Por qué Dios permite el mal según la Cábala
La pregunta más obvia dentro de la narrativa que admite un creador es ¿por qué Dios permite el mal? ¿Por qué esta entidad, cuyos atributos comúnmente giran en torno a la suprema bondad y a la omnipotencia consiente, perpetra daño a su propia creación?.
Una forma de conciliar esto es pensar que aunque juegan el papel de opuestos, el bien y el mal son en realidad aspectos complementarios dentro del gran drama cósmico.
Sin uno no puede existir el otro
Son sólo las religiones más esotéricas, acaso con una voluntad de control, las que conciben al mal como una fuerza independiente de la divinidad, que representa una verdadera y peligrosa oposición.
Según la cábala de Isaac Luria, cuando Dios creó el universo derramó su luz infinita en una serie de vasijas que, después de llenarse de la luz divina, instantáneamente estallaron en miles de pedazos que se distribuyeron por el espacio.

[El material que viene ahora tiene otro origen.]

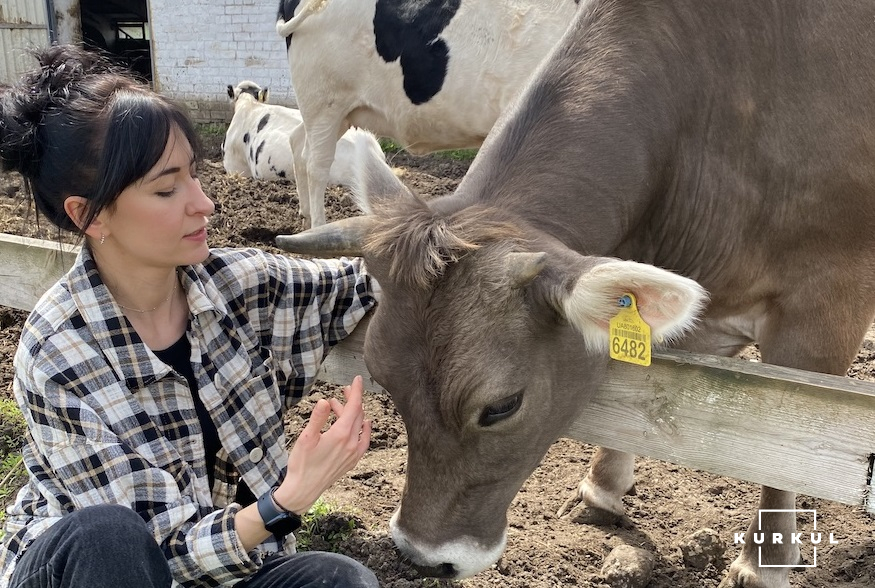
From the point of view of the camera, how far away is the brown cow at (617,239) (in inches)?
82.6

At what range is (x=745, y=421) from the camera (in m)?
2.15

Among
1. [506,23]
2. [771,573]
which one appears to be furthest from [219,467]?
[506,23]

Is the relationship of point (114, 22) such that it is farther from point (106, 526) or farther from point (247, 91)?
point (106, 526)

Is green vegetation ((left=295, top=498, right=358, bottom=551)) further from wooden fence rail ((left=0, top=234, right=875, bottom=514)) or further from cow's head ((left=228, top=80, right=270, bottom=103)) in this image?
cow's head ((left=228, top=80, right=270, bottom=103))

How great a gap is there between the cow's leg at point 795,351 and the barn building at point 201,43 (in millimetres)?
11383

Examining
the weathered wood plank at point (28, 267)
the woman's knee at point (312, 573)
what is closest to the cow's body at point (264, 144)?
the weathered wood plank at point (28, 267)

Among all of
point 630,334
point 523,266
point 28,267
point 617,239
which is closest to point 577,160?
point 617,239

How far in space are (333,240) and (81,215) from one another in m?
0.68

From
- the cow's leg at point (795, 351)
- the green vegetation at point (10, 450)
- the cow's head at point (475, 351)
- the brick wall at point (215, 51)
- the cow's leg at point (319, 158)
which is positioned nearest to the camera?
the cow's head at point (475, 351)

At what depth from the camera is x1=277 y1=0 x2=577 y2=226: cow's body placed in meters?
5.78

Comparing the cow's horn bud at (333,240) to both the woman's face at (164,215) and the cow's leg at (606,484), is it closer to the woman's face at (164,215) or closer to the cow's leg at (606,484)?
the woman's face at (164,215)

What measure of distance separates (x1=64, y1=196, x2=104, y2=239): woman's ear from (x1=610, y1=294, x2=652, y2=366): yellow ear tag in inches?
52.5

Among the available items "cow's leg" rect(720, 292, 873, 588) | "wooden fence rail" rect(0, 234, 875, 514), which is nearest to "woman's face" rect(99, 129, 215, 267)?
"wooden fence rail" rect(0, 234, 875, 514)

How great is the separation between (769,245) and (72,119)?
229 cm
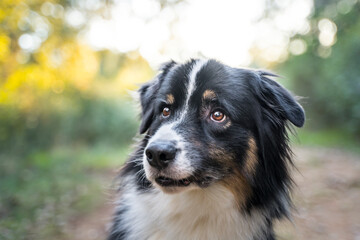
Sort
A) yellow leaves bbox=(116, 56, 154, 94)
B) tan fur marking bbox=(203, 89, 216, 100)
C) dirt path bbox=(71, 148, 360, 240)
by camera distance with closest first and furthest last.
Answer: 1. tan fur marking bbox=(203, 89, 216, 100)
2. dirt path bbox=(71, 148, 360, 240)
3. yellow leaves bbox=(116, 56, 154, 94)

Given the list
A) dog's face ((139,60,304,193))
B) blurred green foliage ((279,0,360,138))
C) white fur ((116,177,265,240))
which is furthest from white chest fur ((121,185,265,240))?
blurred green foliage ((279,0,360,138))

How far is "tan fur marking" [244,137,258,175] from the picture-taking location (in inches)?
112

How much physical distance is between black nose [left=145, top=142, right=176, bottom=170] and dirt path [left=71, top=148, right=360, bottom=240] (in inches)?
71.6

Este gran evento cósmico de la ruptura de las vasijas es el origen del mal: el mal que en su primera acepción metafísica es simplemente la separación de la unidad primordial.

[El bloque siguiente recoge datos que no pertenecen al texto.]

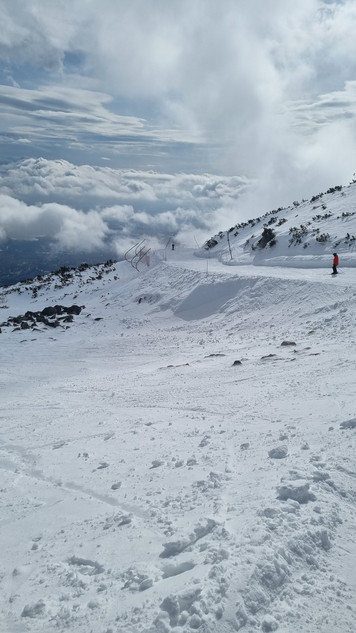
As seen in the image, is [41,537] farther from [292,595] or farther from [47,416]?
[47,416]

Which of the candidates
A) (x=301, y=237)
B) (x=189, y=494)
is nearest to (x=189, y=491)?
(x=189, y=494)

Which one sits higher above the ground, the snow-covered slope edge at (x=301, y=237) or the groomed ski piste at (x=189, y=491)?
the snow-covered slope edge at (x=301, y=237)

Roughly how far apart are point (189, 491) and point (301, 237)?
917 inches

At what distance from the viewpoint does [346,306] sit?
15531 mm

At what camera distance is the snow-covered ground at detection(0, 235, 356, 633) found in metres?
3.94

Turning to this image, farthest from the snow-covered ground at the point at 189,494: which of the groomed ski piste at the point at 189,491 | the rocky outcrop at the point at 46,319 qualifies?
the rocky outcrop at the point at 46,319

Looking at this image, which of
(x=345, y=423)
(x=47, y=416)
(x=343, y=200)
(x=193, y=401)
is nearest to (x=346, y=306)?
(x=193, y=401)

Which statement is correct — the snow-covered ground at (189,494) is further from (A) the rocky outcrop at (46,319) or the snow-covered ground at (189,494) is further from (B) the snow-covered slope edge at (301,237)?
(B) the snow-covered slope edge at (301,237)

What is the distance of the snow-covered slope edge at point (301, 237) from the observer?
940 inches

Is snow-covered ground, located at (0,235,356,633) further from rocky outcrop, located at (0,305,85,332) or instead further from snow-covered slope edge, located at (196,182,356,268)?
snow-covered slope edge, located at (196,182,356,268)

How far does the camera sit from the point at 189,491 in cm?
577

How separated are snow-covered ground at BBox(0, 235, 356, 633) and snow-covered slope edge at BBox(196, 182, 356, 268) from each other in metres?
9.89

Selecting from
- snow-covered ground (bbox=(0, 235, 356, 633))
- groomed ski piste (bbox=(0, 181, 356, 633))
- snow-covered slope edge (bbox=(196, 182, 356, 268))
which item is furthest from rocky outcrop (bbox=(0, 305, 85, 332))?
snow-covered slope edge (bbox=(196, 182, 356, 268))

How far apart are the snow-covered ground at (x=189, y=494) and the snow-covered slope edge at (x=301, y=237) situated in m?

Los pedazos rotos de las vasijas cósmicas se conocen como “qlifots”, el opuesto complementario de los “sefirots”, las emanaciones de dios.
Los “vidrios” rotos de los qlifots, según la Cábala, son similares a conchas que atrapan la luz divina y alteran la creación en un juego de apariencias e ilusiones. Aunque alteran la imagen del universo, no modifican la esencia del universo y de la luz.
Las qlifot
Como bien detecta Paul Levy, simbolizan también las chispas de luz atrapadas del alma humana que ha olvidado su realidad divina y tienen una clara relación con los procesos psíquicos de individuación.

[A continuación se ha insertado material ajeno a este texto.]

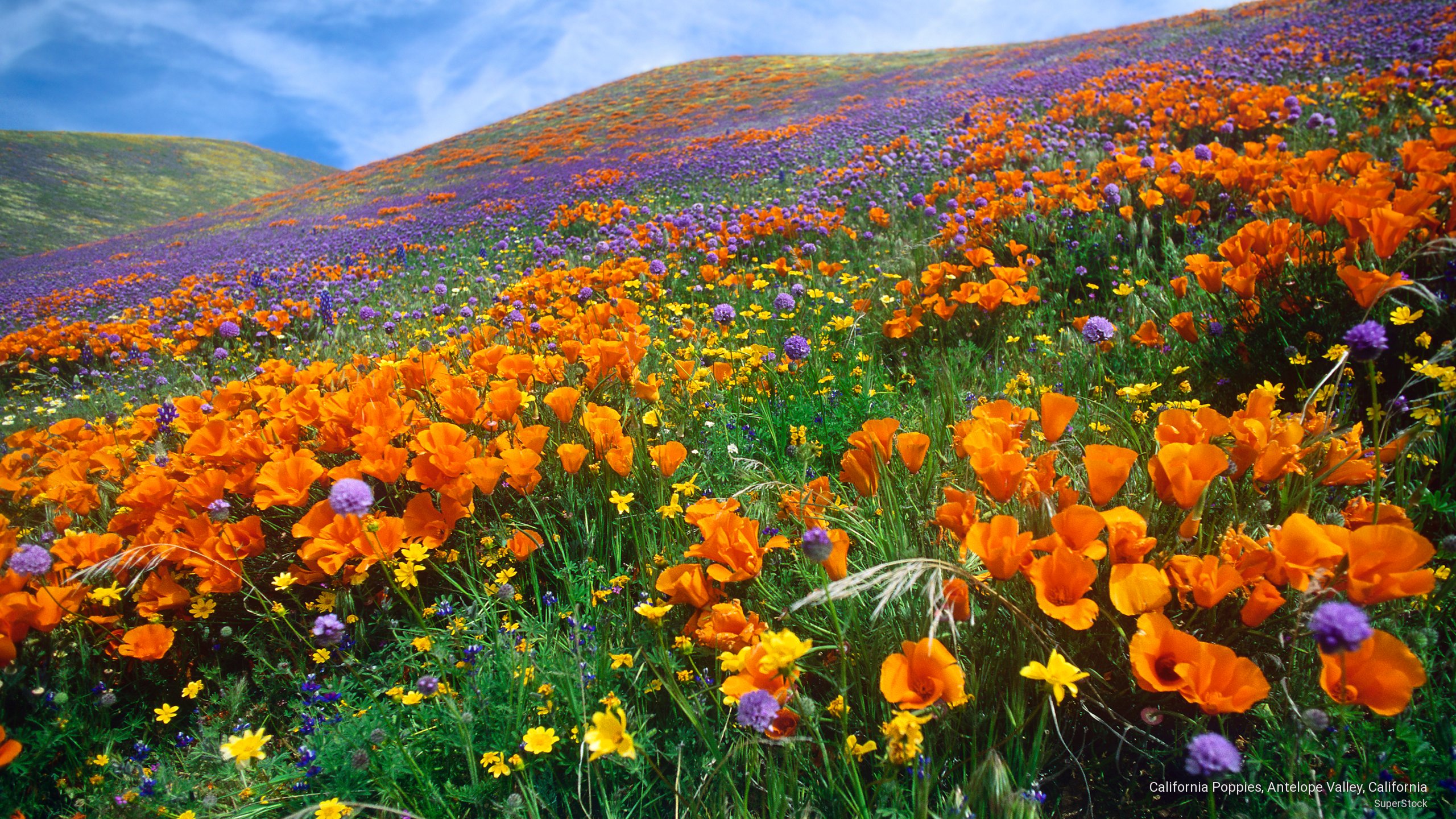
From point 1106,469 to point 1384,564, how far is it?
16.7 inches

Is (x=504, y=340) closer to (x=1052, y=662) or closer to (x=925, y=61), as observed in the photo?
(x=1052, y=662)

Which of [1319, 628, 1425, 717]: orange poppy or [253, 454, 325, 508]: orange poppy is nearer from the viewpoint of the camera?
[1319, 628, 1425, 717]: orange poppy

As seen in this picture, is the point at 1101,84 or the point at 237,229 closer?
the point at 1101,84

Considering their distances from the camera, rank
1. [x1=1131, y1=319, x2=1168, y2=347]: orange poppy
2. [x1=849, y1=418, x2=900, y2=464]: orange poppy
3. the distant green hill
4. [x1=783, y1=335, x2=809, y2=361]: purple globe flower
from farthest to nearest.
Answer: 1. the distant green hill
2. [x1=783, y1=335, x2=809, y2=361]: purple globe flower
3. [x1=1131, y1=319, x2=1168, y2=347]: orange poppy
4. [x1=849, y1=418, x2=900, y2=464]: orange poppy

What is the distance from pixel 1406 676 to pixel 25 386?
9096 millimetres

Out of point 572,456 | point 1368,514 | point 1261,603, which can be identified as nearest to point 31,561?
point 572,456

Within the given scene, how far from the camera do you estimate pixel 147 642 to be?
1630mm

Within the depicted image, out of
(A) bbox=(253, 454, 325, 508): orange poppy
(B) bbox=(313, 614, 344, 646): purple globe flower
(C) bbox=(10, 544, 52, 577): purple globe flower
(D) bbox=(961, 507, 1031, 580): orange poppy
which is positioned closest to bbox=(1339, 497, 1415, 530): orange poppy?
(D) bbox=(961, 507, 1031, 580): orange poppy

Al igual que ocurre con un complejo autónomo en la psicología jungiana, los qlifot aparentan tener una existencia independiente, como si se hubieran separado del todo de la luz de Dios. Son manifestaciones de una reacción disociativa de proporciones cósmicas –pero que sin embargo son parte de la personalidad de Dios.
La paradoja se centra en que aunque la multiplicidad y la separación son las causas del “mal”, son también indispensables para cumplir el propósito del universo. Según la cábala, este cataclismo cósmico no fue ningún accidente, está embebido al esquema general de las cosas, es parte del diseño mismo.
Como un viaje heroico a escala infinita
Dios tuvo que alienarse, que dispersarse y perderse para así convertirse de nuevo, plenamente, en él mismo. Misteriosamente la unidad más profunda no se opone a la multiplicidad, sino la necesita y la celebra.
En términos arquetípicos algo similar ocurre en la psique humana, en la que es necesario atravesar todos los aspectos de la sombra –los demonios– para poder unificar y consolidar la individualidad. Jung escribe:
“En un tratado de la cábala Luriana, se desarrolla la notable idea de que el hombre está destinado a convertirse en el ayudante de Dios para restaurar las vasijas que se rompieron cuando Dios pensó crear el mundo.
Aquí emerge por primera vez la idea de que el hombre debe ayudar a Dios a restaurar el daño producido con la creación.”
¿Qué podemos tomar de esta idea conocida como Tikkun?
Acaso que el mal existe, justamente, como esa rebeldía luciferina, o como la fuerza antagónica en un drama, para que el hombre se transforme y descubra su propia naturaleza divina, restaurando la creación.